Just a little h/c wallow. More fic that was lying abandoned on my hard disk. You always hurt the one you love, and I love Remy. Those not into wallowing may want to skip this one.
"Okay," Linguini says nervously as I step off his hand onto the steel surface of the examining table, "what do we do now?"
"There are two basic shots for inoculation of rats," the vet says to Linguini, "that will give protection from all the major diseases that can infect humans."
My head swims with the stinging smell of chemicals and disinfectants.
"And he can go… uh, I can take him in a restaurant?" Linguini confirms.
Although I know the steel's sterile, it feels unclean under my feet.

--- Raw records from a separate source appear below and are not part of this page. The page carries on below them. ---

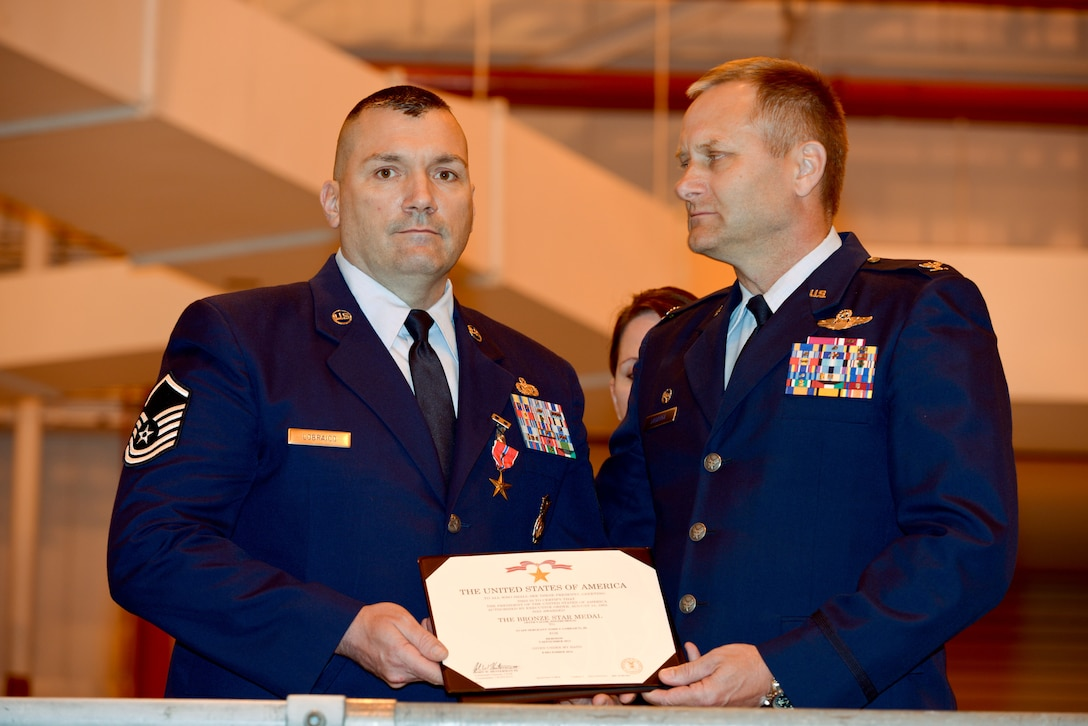"""U.S. Air Force  Master Sgt. Todd Lobraico and Col Timothy J. LaBarge, commander of the 105th Airlift Wing, New York Air National Guard, show the posthumous award of the Bronze Star Medal with Valor to his son SSgt. Todd """"T.J."""" Lobraico, during a ceremony at Stewart Air National Guard Base on April 11, 2015. Lobraico Jr., a member of the 105th Airlift Wing, was killed in action in Afghanistan on Sept. 5, 2013, (U.S. Air National Guard photo by SSgt Michael OHalloran/Released)"""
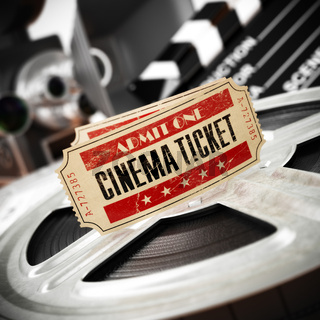 Movie, cinema vintage concept. Tickets on retro film reels and boxes.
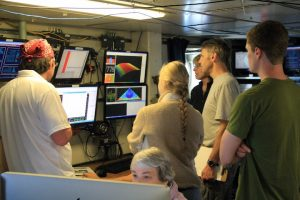 Monitoring the CTD data as the CTD is lowered almost 800 m down in the water column August 14. From left to right: Alden Denny (UW graduate student), Lexi Brewer and Cody Turner (UW undergraduate students), and Orest Kawka and Kendra Daly (OOI-RSN project scientists). (photo by Ed McNichol)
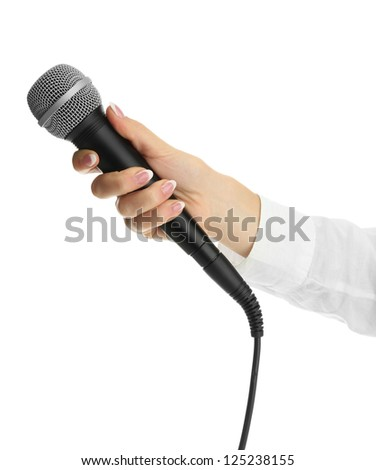 female hand with microphone isolated on white - stock photo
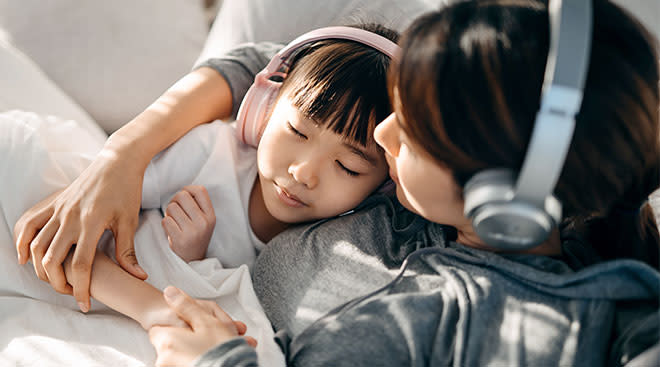 Young girl and her mom listen to podcast on headphones while laying in bed.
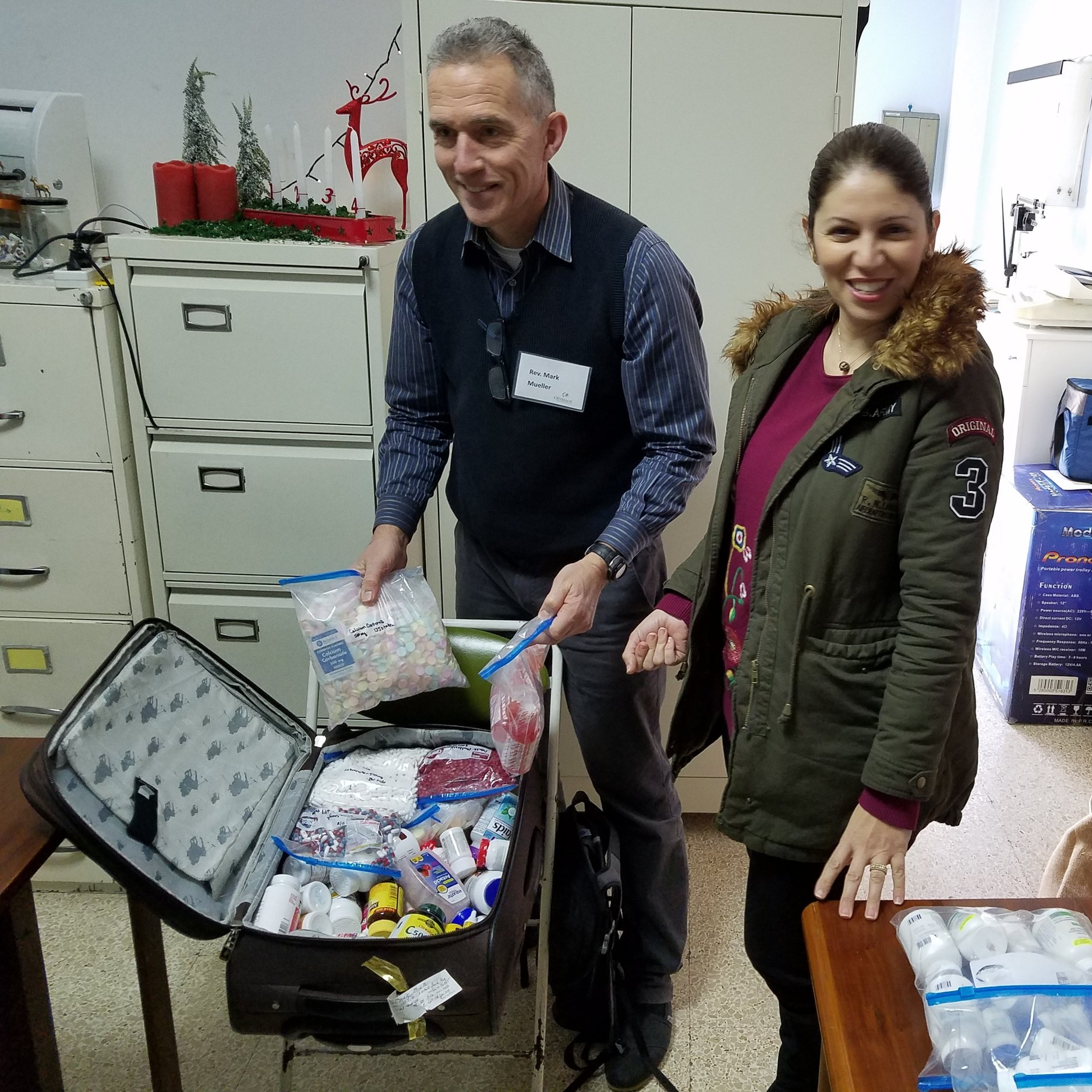 Mark, Grace and suitcase of medicines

Menacing.
The vet gestures expansively. "On the moon, if you so choose."
It's cold here on the unforgiving metal, and I hate being talked about as though I wasn't there. But we've discussed this. I can't hide forever, and the best way for me to appear in the restaurant is to get a certificate that I've had all the shots required by the health department. It's still a bit iffy even then, but I have every confidence in the persuasive powers of Colette's meat cleaver.

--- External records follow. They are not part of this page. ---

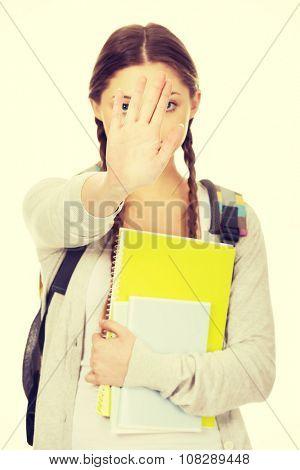 Teenager girl with school backpack make stop gesture.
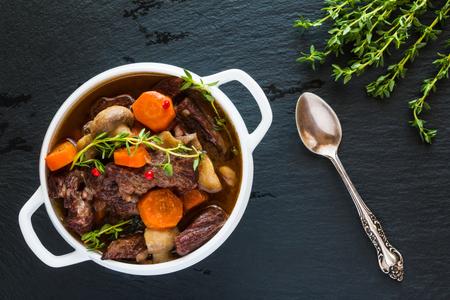 Carne de vaca Bourguignon en un cuenco de sopa blanco en el fondo de piedra negro, visión superior. Guisar con zanahorias, cebollas, champiñones, tocino, ajo y bouquet garni. El plato se sirve con tomillo fresco.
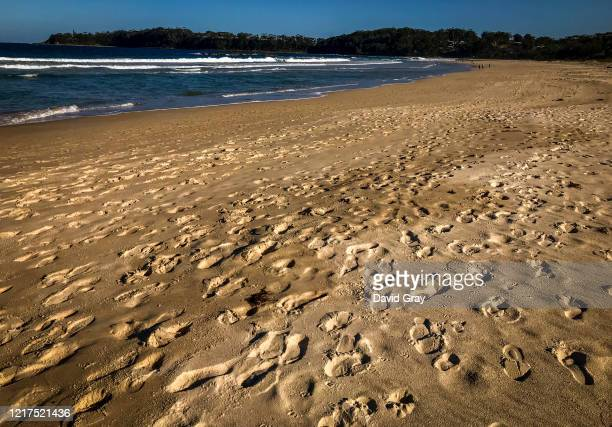 Footprints in the sand left by people walking Narrawallee Beach can be seen on March 27, 2020 in Mollymook, Australia. Public gatherings are now...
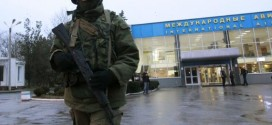 Armed men seize two airports in Ukraine's Crimea, Yanukovich reappears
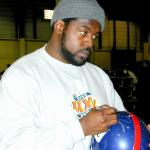 Ron Dayne autographing helmets for National Sports Distributors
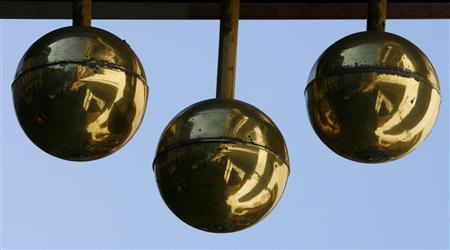 Golden balls hang outside a pawnbrokers in Victoria in London in this April 19, 2007 file photo. For people who need cash but are in debt and not sure property prices will support another loan, an ancient solution may be making a comeback: the pawn shop. To match feature REUTERS/Stephen Hird/Files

"You okay with that, Little Chef?"
Even as I nod, I hear the vet laugh. "You'd think he understood you, the way you talk to him!"
Suddenly, the table seems colder, the white coat looming above me a lot more frightening. I'd mostly forgotten the demeaning feeling of being less than human, but now it comes back full force.
And it only gets worse when the doc produces a needle. My brain freezes with only one thought: Mon Dieu, it's huge.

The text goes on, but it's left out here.